Romel Cejuela, one of the fishermen who appeared in the video, said Scarborough Shoal was a traditional fishing ground but the Chinese coast guard “started blocking our path and then completely prevented us from fishing,” beginning in 2012.

“We can only fish in the perimeter. We’ve tried going in (but) you’ve heard that they water canon the boats. They chase us with big boats,” Cejuela said. “Since then, we don’t dare go in.”

But since President Rodrigo Duterte made peace overtures with China, Cejuela said the Chinese had allowed Filipino fishermen to venture near the area.

“The only problem is the Chinese coast guard comes and asks us for fish,” Cejuela said. “What we want is for government to limit them from coming near us, asking for fish.”

He said the Chinese would go up to their boats “and pick the best fish.”

“We can’t do anything. We can’t stop them because they have big boats,” he said, adding that their last trip to Scarborough Shoal was last month.

“They have power there now.
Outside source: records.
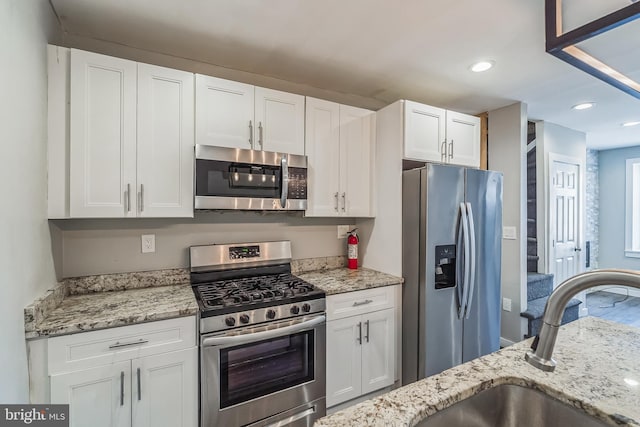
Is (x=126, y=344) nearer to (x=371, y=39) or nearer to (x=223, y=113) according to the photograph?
(x=223, y=113)

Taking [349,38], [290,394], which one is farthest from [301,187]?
[290,394]

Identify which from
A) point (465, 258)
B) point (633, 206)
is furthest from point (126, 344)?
point (633, 206)

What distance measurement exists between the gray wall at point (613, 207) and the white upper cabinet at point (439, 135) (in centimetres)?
455

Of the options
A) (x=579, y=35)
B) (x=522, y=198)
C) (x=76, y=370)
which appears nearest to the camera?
(x=579, y=35)

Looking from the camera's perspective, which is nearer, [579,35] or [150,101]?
[579,35]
They are there. They guard the place,” Cejuela said.

In 2012, a Chinese incursion into the area led to an impasse between Beijing and Manila, with China standing its ground and stationing coast guard ships around Scarborough Shoal. The following year, Manila filed an arbitration case against China, arguing that the triangular shoal in the South China Sea had long been a fishing ground for Filipinos and was well within the Philippine exclusive economic zone.

In 2016, the Permanent Court of Arbitration ruled in favor of the Philippines, but China ignored the ruling.
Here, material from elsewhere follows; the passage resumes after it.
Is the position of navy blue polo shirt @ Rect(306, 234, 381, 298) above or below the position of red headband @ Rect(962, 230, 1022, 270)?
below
President Duterte welcomed the court’s decision during that same year but said he would not actively enforce it because the country was powerless against China. He instead sought to appease China, which has appeared to return the courtesy by granting millions in aid pledges.
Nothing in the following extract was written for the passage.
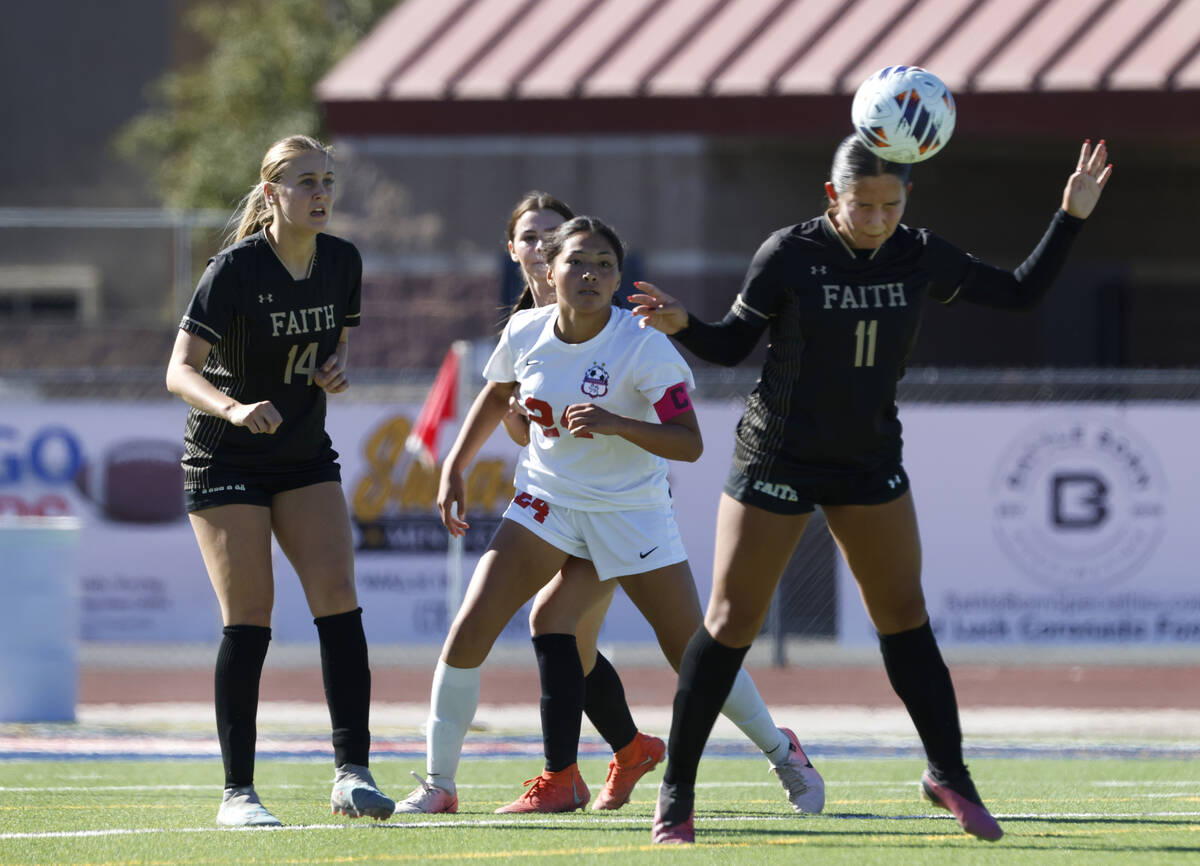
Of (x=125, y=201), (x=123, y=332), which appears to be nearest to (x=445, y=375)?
(x=123, y=332)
Duterte’s spokesman, Harry Roque, who earlier said that he believed the Filipino fishermen were not bullied, on Monday took a firmer stand.

He said that the foreign office had already communicated with China’s envoy here, because Manila would not be “taking this sitting down.”

“Since we already have an arrangement, they shouldn’t be taking one kilo of fish,” Roque said.

“They should do something because President Xi promised President Duterte that they will allow Filipino fishermen there,” Roque said, referring to Chinese leader Xi Jinping.

However, he said, the incident should not be called “harassment.”

“The Duterte government didn’t lose Scarborough,” he said, as he sought to shift the blame to Duterte’s predecessor, President Benigno Aquino III.

Felipe Villamor from Manila contributed to this report.